::: INPUT DATA :::
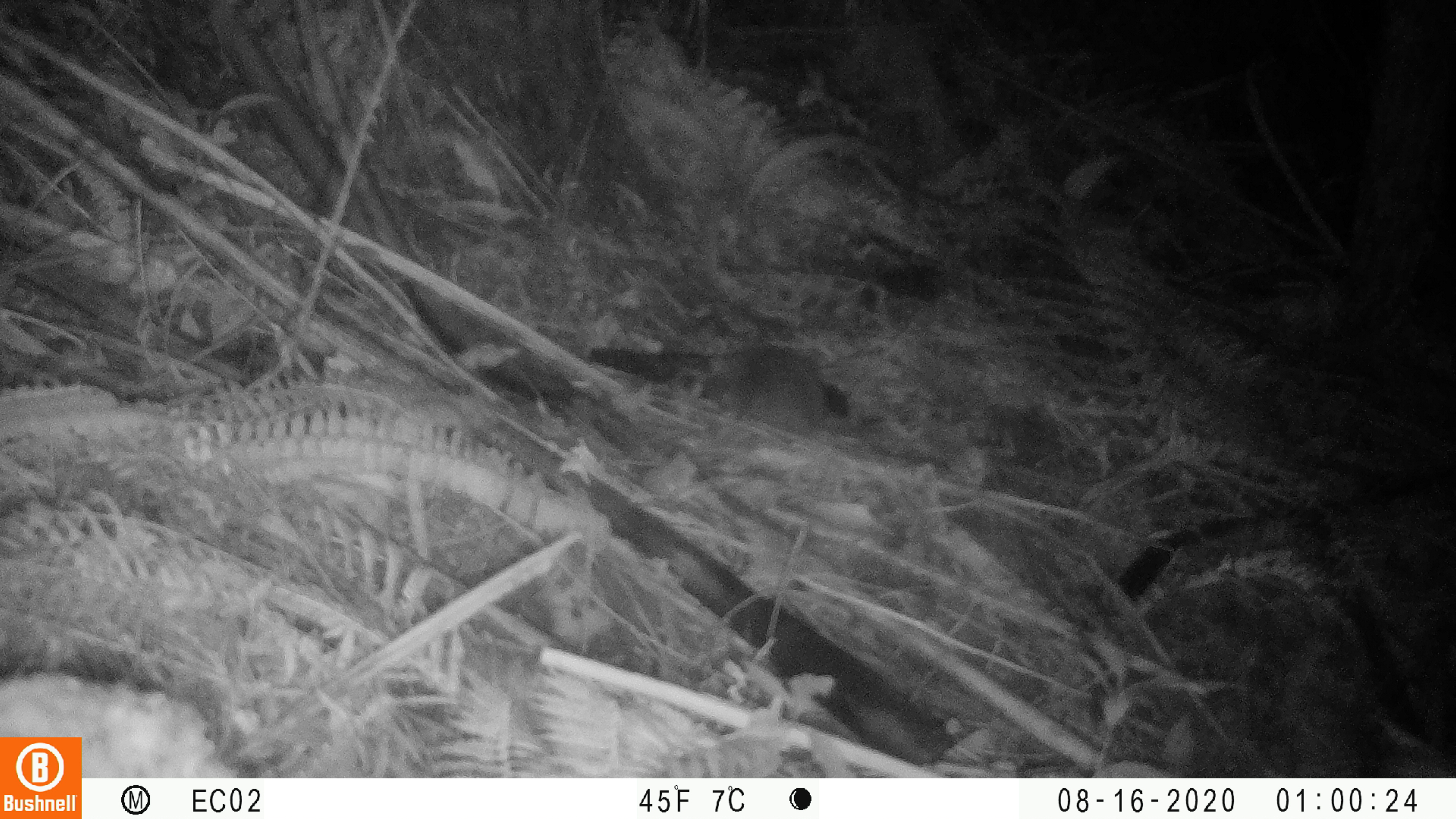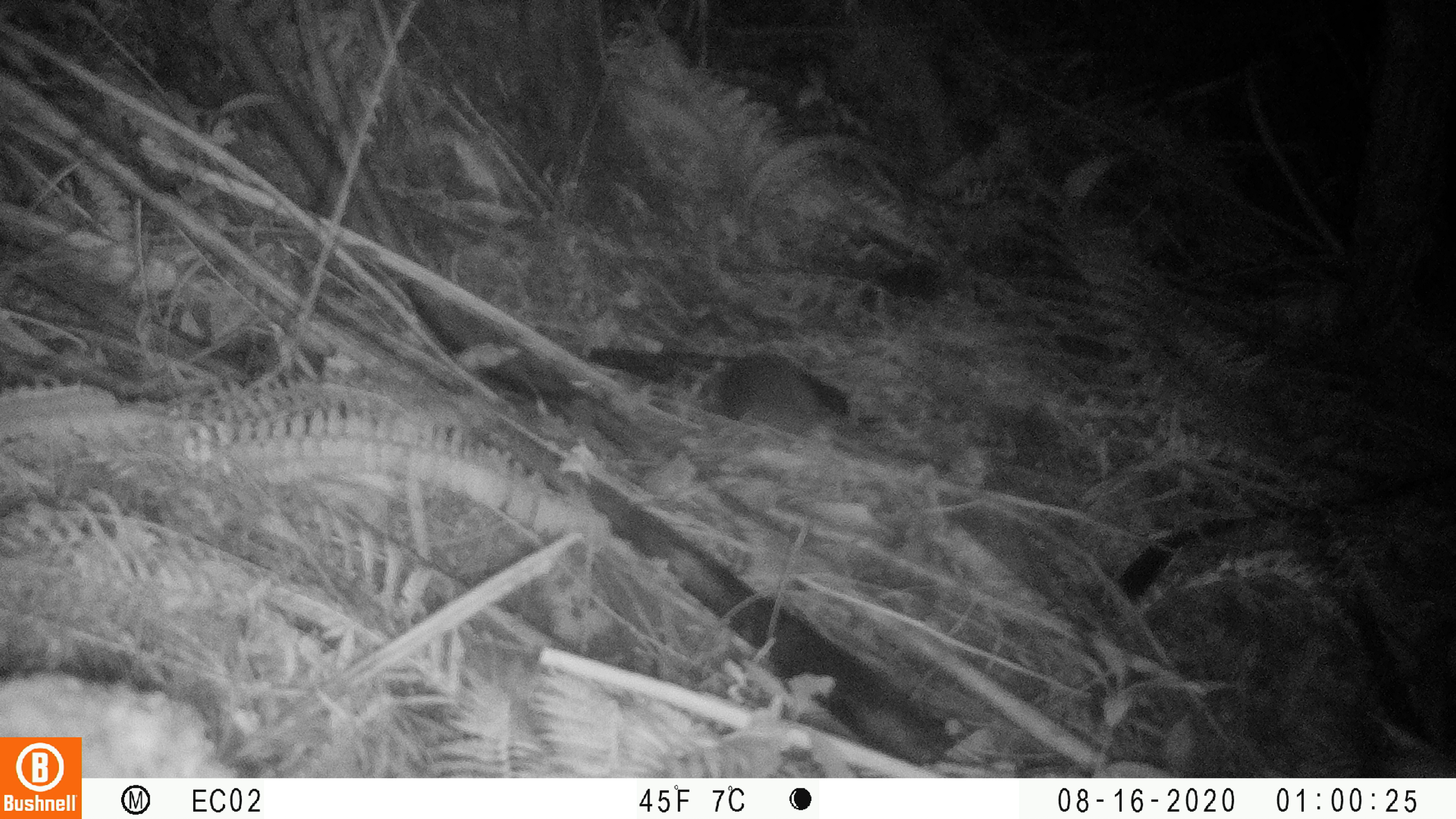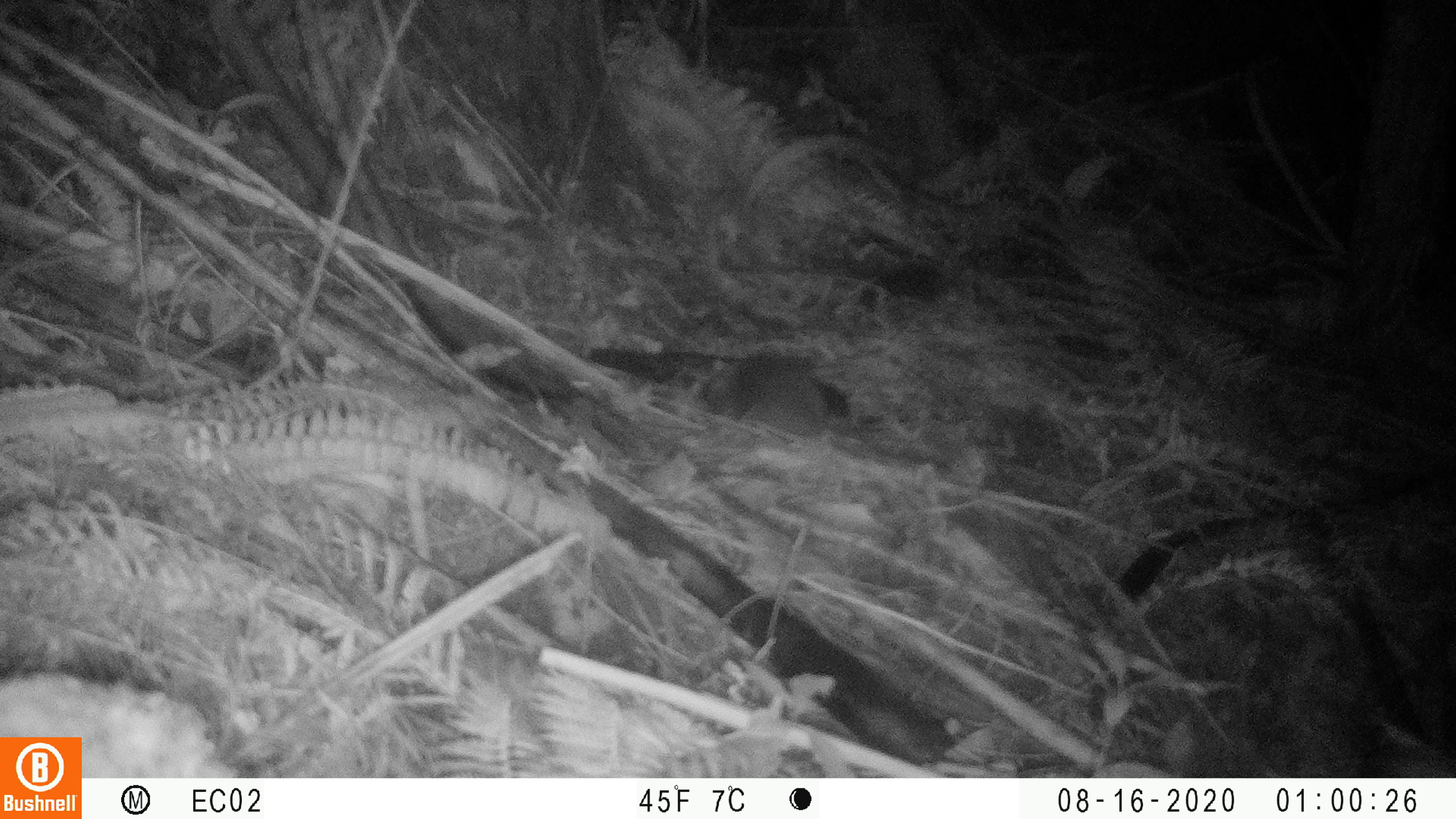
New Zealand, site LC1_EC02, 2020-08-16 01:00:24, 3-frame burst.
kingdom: Animalia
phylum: Chordata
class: Mammalia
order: Rodentia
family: Muridae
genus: Rattus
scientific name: Rattus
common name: rat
Rat (Rattus).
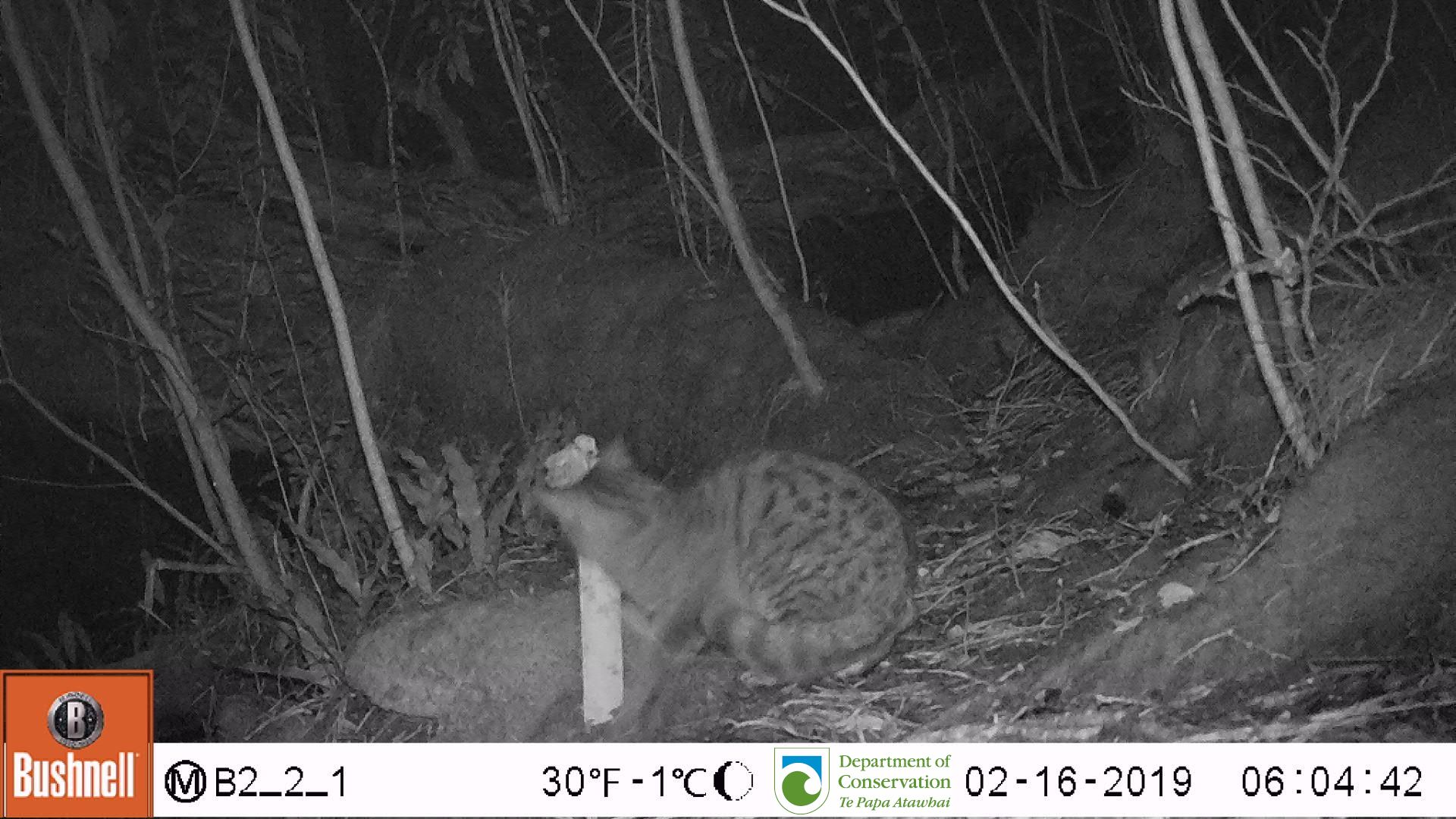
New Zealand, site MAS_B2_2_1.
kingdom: Animalia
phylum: Chordata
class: Mammalia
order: Carnivora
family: Felidae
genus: Felis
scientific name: Felis catus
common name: domestic cat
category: cat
Cat (domestic cat) (Felis catus).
:::
• WHAT IS BEING ASKED: Each record above has to be written out again in full, but its pictures must not be.

• EXPECTED ANSWER:
New Zealand, site LC1_EC02, 2020-08-16 01:00:24, 3-frame burst.
kingdom: Animalia
phylum: Chordata
class: Mammalia
order: Rodentia
family: Muridae
genus: Rattus
scientific name: Rattus
common name: rat
Rat (Rattus).
New Zealand, site MAS_B2_2_1.
kingdom: Animalia
phylum: Chordata
class: Mammalia
order: Carnivora
family: Felidae
genus: Felis
scientific name: Felis catus
common name: domestic cat
category: cat
Cat (domestic cat) (Felis catus).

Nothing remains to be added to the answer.